Linux 5.5 Released

Linux v5.5 was released on Sunday, January 26, 2020, the SELinux and audit highlights are below:

SELinux

• Add new SELinux access controls for the perf_event_open(2) syscall to control access to the performance monitoring subsystem in the kernel. A new SELinux object class with six new permissions were created for this purpose:

  perf_event { open cpu kernel tracepoint read write }
  

  The “cpu”, “kernel”, and “tracepoint” permissions are used to reflect their associated accesses requested while the “open” permission is described by this mailing list post. The “read” and “write” permissions are checked when I/O happens on the file descriptor returned by perf_event_open(2). In order to make use of the new controls some additional configuration is required as described by the patch author, Joel Fernandes:

  To use this patch, we set the perf_event_paranoid sysctl to -1 and then apply selinux checking as appropriate (default deny everything, and then add policy rules to give access to domains that need it). In the future we can remove the perf_event_paranoid sysctl altogether.

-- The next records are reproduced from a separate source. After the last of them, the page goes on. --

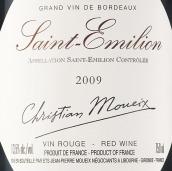 克里斯蒂安·莫伊克圣埃美隆干红葡萄酒(Christian Moueix Saint-Emilion, Bordeaux, France)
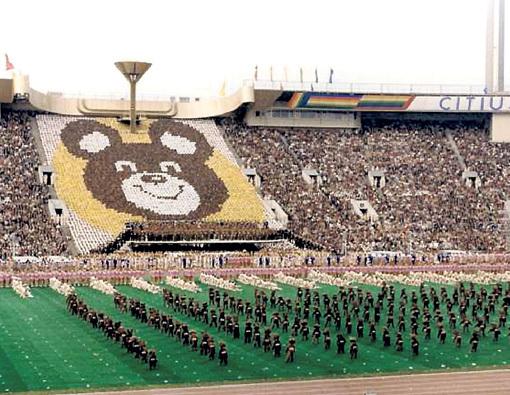 Церемонию открытия Олимпиады-80 начали репетировать за год. Фото: Savok.name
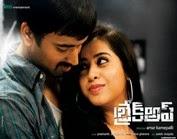 Break Up 2013 Telugu Movie Watch Online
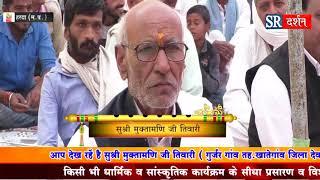 hrimad Bhagwat Katha By Sushree Muktamai Ji Tiwari | Harda | Part-8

• Add support for the “greatest lower bound” policy construct which is defined as the intersection of the MLS range of two SELinux labels. The greatest lower bound is described by the patch author, Joshua Brindle:

  A policy developer can now specify glblub as a default_range default and the computed transition will be the intersection of the mls range of the two contexts.

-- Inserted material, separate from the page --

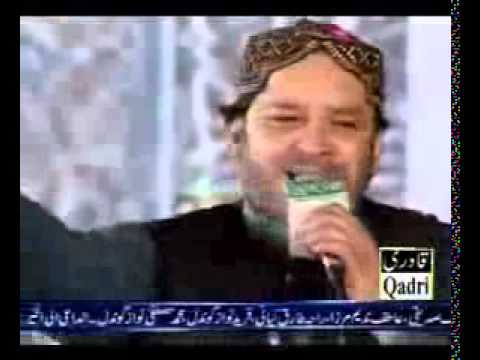 Beautifull Pakistan Naat 2013 Assan Preet Sohne De Naal By Shahbaz Qamar Fareedi YouTube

  The glb (greatest lower bound) lub (lowest upper bound) of a range is calculated as the greater of the low sensitivities and the lower of the high sensitivities and the and of each category bitmap.

  This can be used by MLS solution developers to compute a context that satisfies, for example, the range of a network interface and the range of a user logging in.

  Some examples are:

  User Permitted Range	Network Device Label	Computed Label
  s0-s1:c0.c12	s0	s0
  s0-s1:c0.c12	s0-s1:c0.c1023	s0-s1:c0.c12
  s0-s4:c0.c512	s1-s1:c0.c1023	s1-s1:c0.c512
  s0-s15:c0,c2	s4-s6:c0.c128	s4-s6:c0,c2
  s0-s4	s2-s6	s2-s4
  s0-s4	s5-s8	INVALID
  s5-s8	s0-s4	INVALID

• Allow SELinux file labeling before the policy is loaded into the kernel. This should ease some of the burden when the policy is initially loaded as there is no longer a need to relabel files, as well as help enable new system concepts which dynamically create the root filesystem durint boot in the initramfs.

• Remove the size limit on SELinux policies, the limitation was a lingering vestige and no longer necessary.

Audit

• Allow for the auditing of suspicious O_CREAT usage via the new AUDIT_ANOM_CREAT record.